Kill-A-Watt, Calvin’s annual Interim student sustainability competition, has come around again, with a wide variety of opportunities for students to focus on caring for creation and conserving resources, as well as a chance to win $200 towards a dorm-initiated sustainability project.
Kill-A-Watt started in 2008 in Bolt-Heyns-Timmer as a competition between floors and since its inception it has grown to implement permanent changes on campus, such as eliminating trays in the dining halls, and is continuing to spark sustainable change across Calvin.
To win the coveted prize money and campus bragging rights, residents can earn points through a variety of different opportunities.
There are a number of campus events to attend, including the documentary “Seeds of Freedom” and checking out the sustainability tables at Knollcrest, both happening on the 22nd.
Lifestyle challenges are another opportunity to rack up points.
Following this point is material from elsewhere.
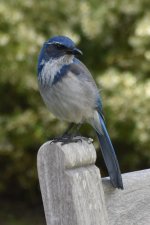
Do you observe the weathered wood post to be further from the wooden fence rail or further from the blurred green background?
the blurred green background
These challenges come in the forms of limiting electricity, adopting a vegetarian or vegan diet, giving up driving and many more.
Each challenge has a corresponding amount of points given to students and their dorm based on its difficulty.
At the end of the month, the dorm with the highest amount of points and lowest amount of energy consumption will win the sustainability grant.
To evaluate your sustainability “footprint,” take the DREAM, or Dorm Room Environmental Awareness Movement, quiz, which is found online. To keep updated about the competition and to see the daily point totals for each dorm, like Calvin Sustainability on Facebook.
This year’s Kill-A-Watt comes with a new emphasis on spiritual motivations behind sustainable living. Creation care and justice issues will be discussed by residents in interim-long bible studies.
“Bible studies give us the opportunity to live out sustainability together,” Annaka Scheeres, Calvin’s sustainability intern, commented. “Caring for the earth is important to God, and being a Christian is in direct connection with sustainability.”
As freshman Rachel De Vries put it, “Actually being involved in Kill-A-Watt gives us an idea of how easy it can be to change our living habits to better conserve energy.”
Though many at Calvin argue that Kill-A-Watt has positively contributed to the environmental awareness and stewardship of students and faculty, others question the degree to which it actually makes a difference.
Senior Taylor King argued that “it would be better if we were able to see the results of Kill-A-Watt over time, rather than what it just does in a month.”
Freshman Amanda Asfour had a similar uncertainty about the long-term impact of Kill-A-Watt. “Is it really making a difference on campus?” she asked.
In addition to the uncertainty of its purpose, many students avoid becoming involved in Kill-A-Watt because it’s difficult to see the tangible impact that energy-saving efforts have on the world.
But in his talk during Monday night’s Kill-A-Watt kickoff, President LeRoy said, “If dorm residents decreased their usage of electricity, heat and hot water, students could potentially save 10 percent of room and board costs, because these three things are the biggest factors for room and board costs.”
Not only do student efforts have an impact on the environment, they have the potential to contribute to lower costs for students now and in the future.
No matter if you take part in all of the activities during Kill-A-Watt or none, its Scheeres’s hope that “Kill-A-Watt will open people’s eyes to issues they haven’t been aware of before.”